- [本文抜粋]:
1. まず全体像:5つの期限で相続は8割整理できる

先に「期限→やること」を表で見ておくと、気持ちが落ち着きます。
(※自治体や状況で提出先・必要書類は変わることがあります。迷うときは窓口確認が確実です)

期限 主にやること つまずきポイント
7日 死亡届/火葬許可(埋火葬許可)など 書類(死亡診断書)・提出先の確認
14日 世帯主変更、健康保険の喪失/切替、年金(必要な場合)など 「止める」「切り替える」が混ざって混乱
3か月 相続放棄(する/しない)の判断・申述 起算点(いつから数える?)と“遺産に触る”リスク
4か月 準確定申告(故人の所得税) 「必要な人」と「不要な人」が分かれる
10か月 相続税の申告・納付(必要な場合) 不動産評価・特例適用・遺産分割が間に合うか

2. 【7日以内】死亡届・火葬許可:最初の「役所ルート」

まず最初の山は「死亡届」です。多くの場合、葬儀社がサポートしてくれますが、期限感だけは知っておくと安心です。

やること(目安)

- [課題]:
相続手続きの期限についての文章を、最後に示された一行の後から書き継ぐこと。 次の行は、相続手続きの期限についての文章とは別の資料だ。

- [データ]:

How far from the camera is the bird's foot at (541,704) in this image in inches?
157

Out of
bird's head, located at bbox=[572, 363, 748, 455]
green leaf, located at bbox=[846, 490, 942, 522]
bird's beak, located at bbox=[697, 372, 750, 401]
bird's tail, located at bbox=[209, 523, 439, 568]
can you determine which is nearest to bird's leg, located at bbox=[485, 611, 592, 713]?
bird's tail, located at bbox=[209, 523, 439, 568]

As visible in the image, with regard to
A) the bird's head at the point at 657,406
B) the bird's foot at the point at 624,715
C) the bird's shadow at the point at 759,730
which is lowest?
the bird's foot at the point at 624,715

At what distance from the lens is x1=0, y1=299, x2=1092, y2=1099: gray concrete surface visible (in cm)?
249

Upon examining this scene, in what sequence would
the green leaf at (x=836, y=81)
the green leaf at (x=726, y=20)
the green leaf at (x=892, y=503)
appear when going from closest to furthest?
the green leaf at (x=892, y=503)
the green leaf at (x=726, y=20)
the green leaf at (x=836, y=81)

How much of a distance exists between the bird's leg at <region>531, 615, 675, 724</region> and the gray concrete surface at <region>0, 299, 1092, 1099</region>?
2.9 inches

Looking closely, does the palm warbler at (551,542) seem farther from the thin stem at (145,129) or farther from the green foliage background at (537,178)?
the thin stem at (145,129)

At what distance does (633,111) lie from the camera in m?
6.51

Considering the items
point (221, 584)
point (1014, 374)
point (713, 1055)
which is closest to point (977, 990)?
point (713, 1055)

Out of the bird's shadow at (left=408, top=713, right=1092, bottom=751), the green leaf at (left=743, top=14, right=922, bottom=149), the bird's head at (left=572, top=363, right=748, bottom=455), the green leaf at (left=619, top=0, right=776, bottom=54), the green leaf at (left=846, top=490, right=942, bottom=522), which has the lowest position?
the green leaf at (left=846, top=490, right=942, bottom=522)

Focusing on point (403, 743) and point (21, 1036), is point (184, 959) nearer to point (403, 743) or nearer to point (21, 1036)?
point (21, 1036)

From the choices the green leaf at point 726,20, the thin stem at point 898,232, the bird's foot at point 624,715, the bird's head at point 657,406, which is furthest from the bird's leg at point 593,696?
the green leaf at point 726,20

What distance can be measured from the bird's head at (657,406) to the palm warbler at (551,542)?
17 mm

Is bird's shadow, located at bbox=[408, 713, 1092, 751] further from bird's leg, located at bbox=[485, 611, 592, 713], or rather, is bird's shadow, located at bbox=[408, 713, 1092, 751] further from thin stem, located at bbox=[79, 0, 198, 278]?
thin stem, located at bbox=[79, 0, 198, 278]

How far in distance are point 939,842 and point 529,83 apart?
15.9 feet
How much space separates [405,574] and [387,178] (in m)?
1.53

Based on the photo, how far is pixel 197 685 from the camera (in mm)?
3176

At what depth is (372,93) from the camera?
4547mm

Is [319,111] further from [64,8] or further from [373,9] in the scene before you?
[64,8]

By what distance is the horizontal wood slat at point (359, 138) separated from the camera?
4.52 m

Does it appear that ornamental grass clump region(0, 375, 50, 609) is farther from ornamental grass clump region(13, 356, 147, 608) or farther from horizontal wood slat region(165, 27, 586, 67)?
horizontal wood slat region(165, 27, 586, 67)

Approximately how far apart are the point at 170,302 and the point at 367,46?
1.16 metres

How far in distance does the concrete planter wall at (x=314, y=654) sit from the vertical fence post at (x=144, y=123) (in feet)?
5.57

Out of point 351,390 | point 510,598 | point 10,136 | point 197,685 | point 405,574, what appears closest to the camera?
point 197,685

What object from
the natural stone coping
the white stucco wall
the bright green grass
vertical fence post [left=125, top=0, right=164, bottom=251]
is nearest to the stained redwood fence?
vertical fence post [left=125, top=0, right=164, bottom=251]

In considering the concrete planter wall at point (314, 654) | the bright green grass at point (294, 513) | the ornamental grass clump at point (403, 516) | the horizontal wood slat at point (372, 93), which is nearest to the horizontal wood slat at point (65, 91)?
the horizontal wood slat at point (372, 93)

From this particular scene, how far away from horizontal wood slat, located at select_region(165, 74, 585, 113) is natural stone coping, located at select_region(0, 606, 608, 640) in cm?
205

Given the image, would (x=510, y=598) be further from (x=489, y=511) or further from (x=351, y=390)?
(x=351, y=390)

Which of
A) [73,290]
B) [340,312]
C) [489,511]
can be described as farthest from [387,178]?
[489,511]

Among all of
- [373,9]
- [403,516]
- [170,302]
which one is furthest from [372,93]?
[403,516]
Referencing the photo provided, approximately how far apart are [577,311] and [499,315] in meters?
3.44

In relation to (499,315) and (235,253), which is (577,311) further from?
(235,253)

- [結果]:
  • 死亡届 市区町村へ提出(死亡の事実を知った日から7日以内が原則)
  • 火葬許可 死亡届と同時に申請し、火葬許可証を受け取る
ここでのコツ
  • 死亡診断書(または死体検案書)は、後の手続きでも使うのでコピーを確保
  • 提出先は「死亡地・本籍地・届出人所在地」など複数候補があるため、実務上は葬儀社/役所の案内に従うのが確実

3. 【14日以内】世帯・保険・年金:止める/切り替える手続き

14日以内に出てくるのは、相続(財産分け)というより生活の制度を整える手続きです。
ポイントは、「止める」「切り替える」を分けて考えることです。

(A)役所で出やすい:世帯主変更(必要な場合)
  • 世帯主変更届 変更が生じた日から14日以内が目安(自治体案内に従う)
(B)保険:資格喪失/切替(国保・後期・扶養など)
  • 国民健康保険 死亡など喪失事由が発生したら14日以内の届出が案内されている自治体が多い
  • 扶養の切替 故人の扶養に入っていた家族は、国保加入や勤務先保険への切替が必要になることがあります
(C)年金:死亡届が「必要な場合」がある

年金は、マイナンバーが収録されている場合は原則不要とされる一方で、状況により死亡届が必要なことがあります。
必要な場合の期限として、10日(国民年金は14日)という案内が出ています。
また、未支給年金など「遺族側が行う手続き」が別にあります。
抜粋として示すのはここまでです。